(Dataset excerpt)
+ + +

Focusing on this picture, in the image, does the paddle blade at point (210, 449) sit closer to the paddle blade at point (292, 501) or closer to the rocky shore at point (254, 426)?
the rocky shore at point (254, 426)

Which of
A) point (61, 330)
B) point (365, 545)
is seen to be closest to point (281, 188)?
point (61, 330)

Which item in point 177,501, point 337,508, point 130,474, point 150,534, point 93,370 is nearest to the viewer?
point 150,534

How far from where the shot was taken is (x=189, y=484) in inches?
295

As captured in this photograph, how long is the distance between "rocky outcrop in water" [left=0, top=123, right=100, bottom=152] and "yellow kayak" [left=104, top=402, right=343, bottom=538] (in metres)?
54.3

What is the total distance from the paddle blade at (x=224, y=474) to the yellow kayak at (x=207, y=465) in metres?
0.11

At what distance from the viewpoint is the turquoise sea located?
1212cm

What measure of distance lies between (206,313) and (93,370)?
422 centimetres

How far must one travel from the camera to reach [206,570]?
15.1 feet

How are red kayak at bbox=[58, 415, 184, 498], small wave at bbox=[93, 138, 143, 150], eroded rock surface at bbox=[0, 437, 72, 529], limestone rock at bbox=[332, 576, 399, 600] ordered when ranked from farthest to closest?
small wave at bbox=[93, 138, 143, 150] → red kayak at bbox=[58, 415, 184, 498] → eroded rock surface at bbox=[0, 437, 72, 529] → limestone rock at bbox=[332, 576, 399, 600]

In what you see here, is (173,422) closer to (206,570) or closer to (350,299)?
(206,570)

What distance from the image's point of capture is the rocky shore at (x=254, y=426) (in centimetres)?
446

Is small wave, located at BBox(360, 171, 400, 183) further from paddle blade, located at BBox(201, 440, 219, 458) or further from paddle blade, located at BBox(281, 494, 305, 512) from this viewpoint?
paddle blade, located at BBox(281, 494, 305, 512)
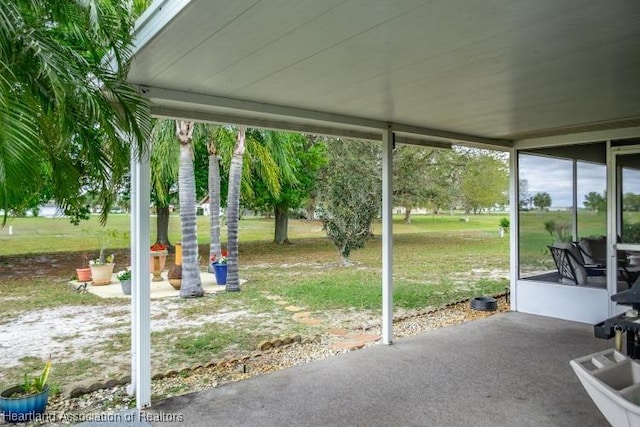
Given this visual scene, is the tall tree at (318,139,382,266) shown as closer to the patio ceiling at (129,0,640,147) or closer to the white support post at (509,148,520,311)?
the white support post at (509,148,520,311)

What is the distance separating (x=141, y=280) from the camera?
3.36 meters

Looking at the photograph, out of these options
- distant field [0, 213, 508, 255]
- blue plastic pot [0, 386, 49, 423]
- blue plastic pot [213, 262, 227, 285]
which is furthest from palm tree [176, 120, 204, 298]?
blue plastic pot [0, 386, 49, 423]

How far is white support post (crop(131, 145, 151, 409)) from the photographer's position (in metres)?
3.34

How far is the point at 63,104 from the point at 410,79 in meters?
2.26

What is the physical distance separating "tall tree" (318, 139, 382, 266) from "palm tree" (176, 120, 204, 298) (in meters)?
3.81

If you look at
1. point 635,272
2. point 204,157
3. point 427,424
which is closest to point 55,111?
point 427,424

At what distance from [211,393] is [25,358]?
9.10 feet

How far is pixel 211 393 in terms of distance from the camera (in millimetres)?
3623

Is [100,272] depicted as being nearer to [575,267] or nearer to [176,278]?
[176,278]

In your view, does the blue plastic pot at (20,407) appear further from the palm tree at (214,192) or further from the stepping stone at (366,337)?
the palm tree at (214,192)

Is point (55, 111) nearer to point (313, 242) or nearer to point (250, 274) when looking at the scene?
point (250, 274)

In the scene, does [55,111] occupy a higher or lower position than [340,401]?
higher

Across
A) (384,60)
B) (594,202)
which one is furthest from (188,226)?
(594,202)

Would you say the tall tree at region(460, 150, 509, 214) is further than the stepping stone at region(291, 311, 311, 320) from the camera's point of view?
Yes
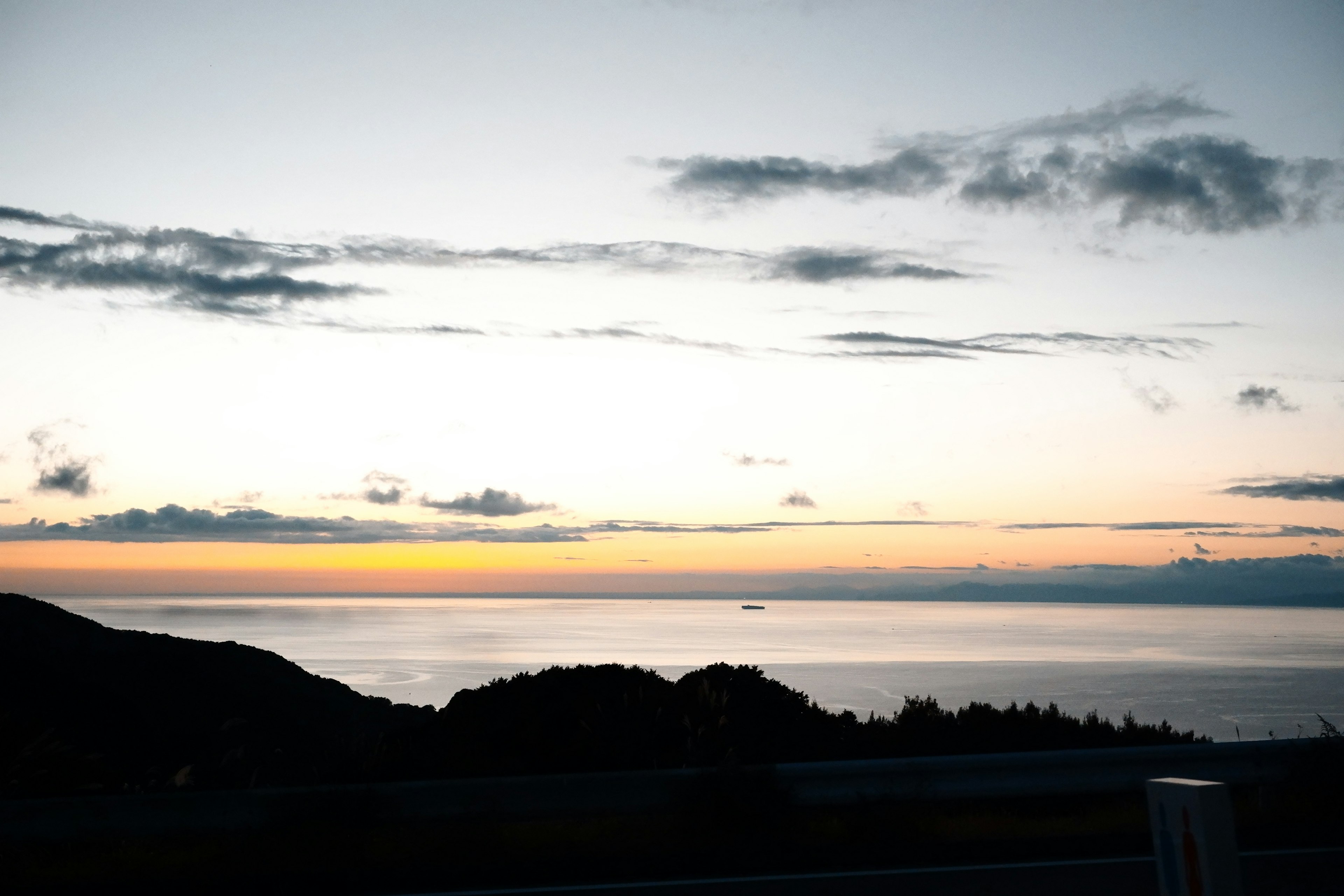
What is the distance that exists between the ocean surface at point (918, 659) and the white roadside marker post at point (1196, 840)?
7.58 m

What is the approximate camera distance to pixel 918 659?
94.9 metres

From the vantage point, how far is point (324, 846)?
802 cm

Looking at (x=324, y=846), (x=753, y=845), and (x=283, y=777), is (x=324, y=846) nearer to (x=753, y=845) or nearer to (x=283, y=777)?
(x=283, y=777)

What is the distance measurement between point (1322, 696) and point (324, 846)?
62090 millimetres

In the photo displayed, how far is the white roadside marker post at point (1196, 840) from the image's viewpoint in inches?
114

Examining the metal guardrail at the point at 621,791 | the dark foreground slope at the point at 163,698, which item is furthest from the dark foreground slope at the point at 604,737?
the dark foreground slope at the point at 163,698

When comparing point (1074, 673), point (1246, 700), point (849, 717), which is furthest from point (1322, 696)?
point (849, 717)

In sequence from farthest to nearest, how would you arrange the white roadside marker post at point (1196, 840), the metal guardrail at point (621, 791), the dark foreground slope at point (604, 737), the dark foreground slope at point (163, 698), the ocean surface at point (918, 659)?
the ocean surface at point (918, 659) → the dark foreground slope at point (163, 698) → the dark foreground slope at point (604, 737) → the metal guardrail at point (621, 791) → the white roadside marker post at point (1196, 840)

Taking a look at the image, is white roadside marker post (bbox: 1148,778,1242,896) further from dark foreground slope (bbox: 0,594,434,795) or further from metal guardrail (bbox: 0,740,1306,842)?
dark foreground slope (bbox: 0,594,434,795)

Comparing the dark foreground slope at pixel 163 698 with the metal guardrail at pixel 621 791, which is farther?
the dark foreground slope at pixel 163 698

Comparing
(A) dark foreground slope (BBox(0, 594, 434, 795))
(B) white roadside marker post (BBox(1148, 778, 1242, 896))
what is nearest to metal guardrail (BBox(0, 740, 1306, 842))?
(B) white roadside marker post (BBox(1148, 778, 1242, 896))

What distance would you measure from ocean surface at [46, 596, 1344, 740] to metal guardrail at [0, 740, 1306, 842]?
43.4 inches

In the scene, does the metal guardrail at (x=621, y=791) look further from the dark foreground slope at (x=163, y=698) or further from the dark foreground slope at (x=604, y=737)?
the dark foreground slope at (x=163, y=698)

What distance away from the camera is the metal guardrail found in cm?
764
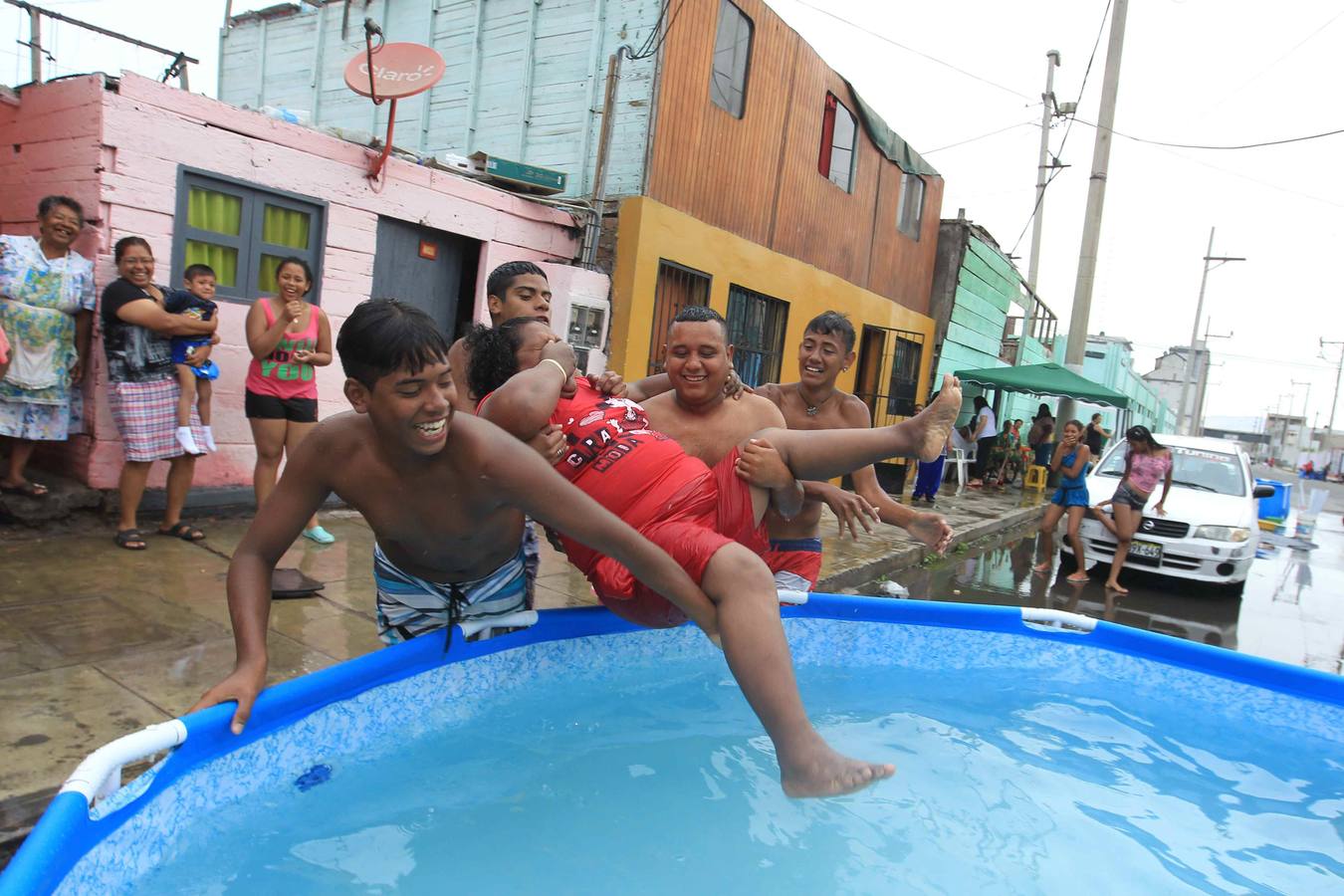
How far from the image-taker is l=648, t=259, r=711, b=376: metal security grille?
865 cm

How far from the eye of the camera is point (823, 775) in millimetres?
2230

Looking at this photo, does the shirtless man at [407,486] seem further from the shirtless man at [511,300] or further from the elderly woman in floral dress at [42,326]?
the elderly woman in floral dress at [42,326]

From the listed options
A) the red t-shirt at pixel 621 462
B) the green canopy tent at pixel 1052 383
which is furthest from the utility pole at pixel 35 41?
the green canopy tent at pixel 1052 383

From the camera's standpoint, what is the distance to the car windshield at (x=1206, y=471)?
912cm

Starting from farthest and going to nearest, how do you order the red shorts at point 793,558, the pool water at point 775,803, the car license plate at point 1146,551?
1. the car license plate at point 1146,551
2. the red shorts at point 793,558
3. the pool water at point 775,803

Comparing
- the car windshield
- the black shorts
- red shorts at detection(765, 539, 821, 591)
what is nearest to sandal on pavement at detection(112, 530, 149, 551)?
the black shorts

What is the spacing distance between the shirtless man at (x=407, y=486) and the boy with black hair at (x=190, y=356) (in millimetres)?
3039

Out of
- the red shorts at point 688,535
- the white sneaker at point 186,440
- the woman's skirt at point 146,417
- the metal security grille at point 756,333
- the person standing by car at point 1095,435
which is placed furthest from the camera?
the person standing by car at point 1095,435

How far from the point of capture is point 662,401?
350 cm

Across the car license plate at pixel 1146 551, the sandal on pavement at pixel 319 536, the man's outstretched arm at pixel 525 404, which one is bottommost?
the sandal on pavement at pixel 319 536

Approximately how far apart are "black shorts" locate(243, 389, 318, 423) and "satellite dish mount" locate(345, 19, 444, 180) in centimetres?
219

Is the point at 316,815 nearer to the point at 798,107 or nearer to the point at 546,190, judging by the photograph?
the point at 546,190

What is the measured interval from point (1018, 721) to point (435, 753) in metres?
2.63

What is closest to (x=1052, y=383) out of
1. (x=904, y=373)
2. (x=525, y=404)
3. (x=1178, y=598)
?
(x=904, y=373)
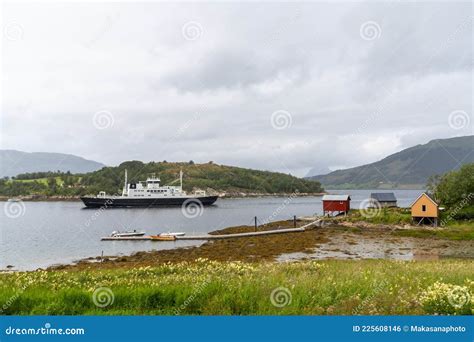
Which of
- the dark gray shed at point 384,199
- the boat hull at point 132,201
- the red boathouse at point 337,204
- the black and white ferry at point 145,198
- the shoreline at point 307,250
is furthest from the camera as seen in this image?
the black and white ferry at point 145,198

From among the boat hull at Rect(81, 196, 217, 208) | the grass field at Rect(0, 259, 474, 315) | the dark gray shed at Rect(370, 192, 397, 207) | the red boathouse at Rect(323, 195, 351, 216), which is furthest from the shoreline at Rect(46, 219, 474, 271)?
the boat hull at Rect(81, 196, 217, 208)

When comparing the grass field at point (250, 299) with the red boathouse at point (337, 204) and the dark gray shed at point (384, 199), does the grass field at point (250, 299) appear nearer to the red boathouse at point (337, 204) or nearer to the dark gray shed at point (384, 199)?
the red boathouse at point (337, 204)

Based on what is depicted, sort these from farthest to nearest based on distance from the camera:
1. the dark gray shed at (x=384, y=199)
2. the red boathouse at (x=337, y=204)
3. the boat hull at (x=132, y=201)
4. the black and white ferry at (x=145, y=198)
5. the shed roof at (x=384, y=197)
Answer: the black and white ferry at (x=145, y=198)
the boat hull at (x=132, y=201)
the shed roof at (x=384, y=197)
the dark gray shed at (x=384, y=199)
the red boathouse at (x=337, y=204)

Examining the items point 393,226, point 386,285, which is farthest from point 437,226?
point 386,285

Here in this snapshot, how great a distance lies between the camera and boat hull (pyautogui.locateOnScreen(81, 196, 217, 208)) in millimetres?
140375

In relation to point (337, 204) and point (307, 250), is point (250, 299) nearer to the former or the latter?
point (307, 250)

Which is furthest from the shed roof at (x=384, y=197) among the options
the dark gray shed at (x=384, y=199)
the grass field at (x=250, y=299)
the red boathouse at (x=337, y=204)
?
the grass field at (x=250, y=299)

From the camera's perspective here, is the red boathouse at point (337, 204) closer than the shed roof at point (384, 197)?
Yes

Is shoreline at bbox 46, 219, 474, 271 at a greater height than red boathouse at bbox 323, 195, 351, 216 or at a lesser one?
lesser

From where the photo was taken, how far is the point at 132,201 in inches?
5650

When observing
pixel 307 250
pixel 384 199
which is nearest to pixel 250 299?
pixel 307 250

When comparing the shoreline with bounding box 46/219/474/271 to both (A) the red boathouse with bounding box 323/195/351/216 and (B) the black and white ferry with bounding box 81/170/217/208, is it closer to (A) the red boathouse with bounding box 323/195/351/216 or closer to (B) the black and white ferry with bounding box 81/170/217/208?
(A) the red boathouse with bounding box 323/195/351/216

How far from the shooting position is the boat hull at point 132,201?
140 metres

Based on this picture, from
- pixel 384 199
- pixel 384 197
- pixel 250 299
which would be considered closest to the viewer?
pixel 250 299
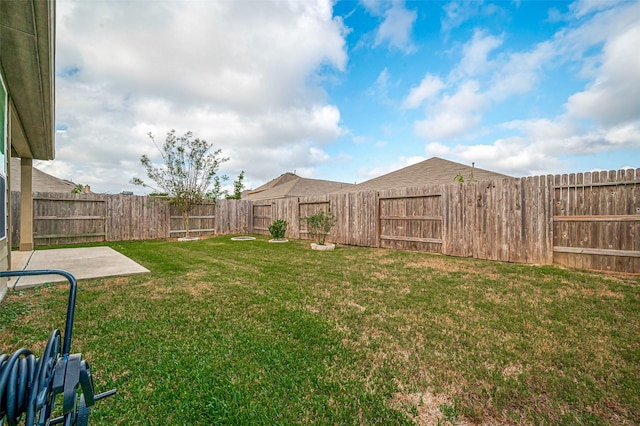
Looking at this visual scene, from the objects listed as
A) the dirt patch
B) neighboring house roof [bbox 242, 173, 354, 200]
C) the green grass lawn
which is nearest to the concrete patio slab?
the green grass lawn

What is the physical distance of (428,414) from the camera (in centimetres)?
166

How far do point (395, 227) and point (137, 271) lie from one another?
642 cm

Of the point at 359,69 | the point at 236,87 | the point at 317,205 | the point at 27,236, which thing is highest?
the point at 359,69

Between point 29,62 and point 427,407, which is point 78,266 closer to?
point 29,62

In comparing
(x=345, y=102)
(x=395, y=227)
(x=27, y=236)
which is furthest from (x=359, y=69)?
(x=27, y=236)

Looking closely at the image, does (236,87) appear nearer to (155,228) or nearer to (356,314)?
(155,228)

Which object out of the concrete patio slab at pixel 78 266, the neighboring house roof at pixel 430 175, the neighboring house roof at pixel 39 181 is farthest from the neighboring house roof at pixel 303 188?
the concrete patio slab at pixel 78 266

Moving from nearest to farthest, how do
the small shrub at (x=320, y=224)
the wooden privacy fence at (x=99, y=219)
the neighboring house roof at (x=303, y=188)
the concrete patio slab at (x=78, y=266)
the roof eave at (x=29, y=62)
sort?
the roof eave at (x=29, y=62) < the concrete patio slab at (x=78, y=266) < the small shrub at (x=320, y=224) < the wooden privacy fence at (x=99, y=219) < the neighboring house roof at (x=303, y=188)

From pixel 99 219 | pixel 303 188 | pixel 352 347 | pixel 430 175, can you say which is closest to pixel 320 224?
pixel 430 175

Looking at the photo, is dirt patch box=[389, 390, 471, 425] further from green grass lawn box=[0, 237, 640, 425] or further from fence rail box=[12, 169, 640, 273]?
fence rail box=[12, 169, 640, 273]

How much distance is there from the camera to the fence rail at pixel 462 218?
15.9ft

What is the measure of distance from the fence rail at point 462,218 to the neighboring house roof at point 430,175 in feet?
10.9

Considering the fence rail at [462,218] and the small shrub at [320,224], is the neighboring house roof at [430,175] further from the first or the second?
the small shrub at [320,224]

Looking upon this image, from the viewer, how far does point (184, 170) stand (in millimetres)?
11742
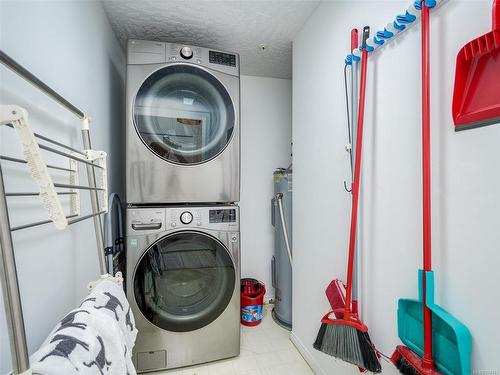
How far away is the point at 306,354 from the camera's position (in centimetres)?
Result: 157

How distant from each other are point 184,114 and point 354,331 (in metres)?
1.43

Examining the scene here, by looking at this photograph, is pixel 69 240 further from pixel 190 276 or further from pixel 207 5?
pixel 207 5

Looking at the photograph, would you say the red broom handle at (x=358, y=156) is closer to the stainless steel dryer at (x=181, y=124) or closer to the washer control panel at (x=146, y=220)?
the stainless steel dryer at (x=181, y=124)

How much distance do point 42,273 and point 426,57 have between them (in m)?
1.35

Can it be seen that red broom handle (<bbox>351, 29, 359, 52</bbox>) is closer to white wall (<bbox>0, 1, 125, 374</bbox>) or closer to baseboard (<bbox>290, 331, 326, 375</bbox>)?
white wall (<bbox>0, 1, 125, 374</bbox>)

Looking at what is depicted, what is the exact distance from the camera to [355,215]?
1.04 meters

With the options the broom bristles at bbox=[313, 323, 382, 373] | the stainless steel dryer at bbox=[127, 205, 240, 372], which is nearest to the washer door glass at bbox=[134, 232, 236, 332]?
the stainless steel dryer at bbox=[127, 205, 240, 372]

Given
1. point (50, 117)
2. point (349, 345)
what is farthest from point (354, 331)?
point (50, 117)

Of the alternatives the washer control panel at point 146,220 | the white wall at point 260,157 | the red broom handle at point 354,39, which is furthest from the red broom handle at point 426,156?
the white wall at point 260,157

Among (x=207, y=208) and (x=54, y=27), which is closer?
(x=54, y=27)

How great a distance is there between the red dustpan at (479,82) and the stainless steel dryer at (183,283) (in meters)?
1.18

+ + +

*What is needed*:
Make an exact copy of the lines of the records from the line containing "How much distance is" through the final line, both ends included, but not of the pictures.

*Task answer*:
How much distance is there from the camera to the fence rail at pixel 462 218?
15.9ft

What is the measure of distance from the fence rail at point 462,218 to the neighboring house roof at point 430,175 in feet?
10.9

Considering the fence rail at [462,218] and the small shrub at [320,224], is the neighboring house roof at [430,175] further from the first or the second?
the small shrub at [320,224]

Looking upon this image, from the viewer, how far does point (184, 170) stand (in millimetres)?
11742
How far away is the point at 306,354 from the camera's position (in centimetres)?
Result: 157

How distant from each other are point 184,114 and point 354,331 (in metres)?
1.43

Examining the scene here, by looking at this photograph, is pixel 69 240 further from pixel 190 276 or further from pixel 207 5?
pixel 207 5

Looking at the photograph, would you say the red broom handle at (x=358, y=156) is closer to the stainless steel dryer at (x=181, y=124) or closer to the washer control panel at (x=146, y=220)?
the stainless steel dryer at (x=181, y=124)

How much distance do point 42,273 and point 426,57 have between them (in m)?
1.35

Can it be seen that red broom handle (<bbox>351, 29, 359, 52</bbox>) is closer to white wall (<bbox>0, 1, 125, 374</bbox>) or closer to baseboard (<bbox>290, 331, 326, 375</bbox>)?
white wall (<bbox>0, 1, 125, 374</bbox>)

Looking at what is depicted, what is the exact distance from the camera to [355,215]?
1.04 meters

With the options the broom bristles at bbox=[313, 323, 382, 373] | the stainless steel dryer at bbox=[127, 205, 240, 372], which is nearest to the washer door glass at bbox=[134, 232, 236, 332]?
the stainless steel dryer at bbox=[127, 205, 240, 372]

Given
1. point (50, 117)
2. point (349, 345)
what is farthest from point (354, 331)?
point (50, 117)

Of the alternatives the washer control panel at point 146,220 | the white wall at point 260,157 | the red broom handle at point 354,39, which is furthest from the red broom handle at point 426,156?
the white wall at point 260,157

Among (x=207, y=208) and (x=54, y=27), which is closer?
(x=54, y=27)

How great a distance is there between the red dustpan at (479,82) and the stainless steel dryer at (183,283) (in meters)?
1.18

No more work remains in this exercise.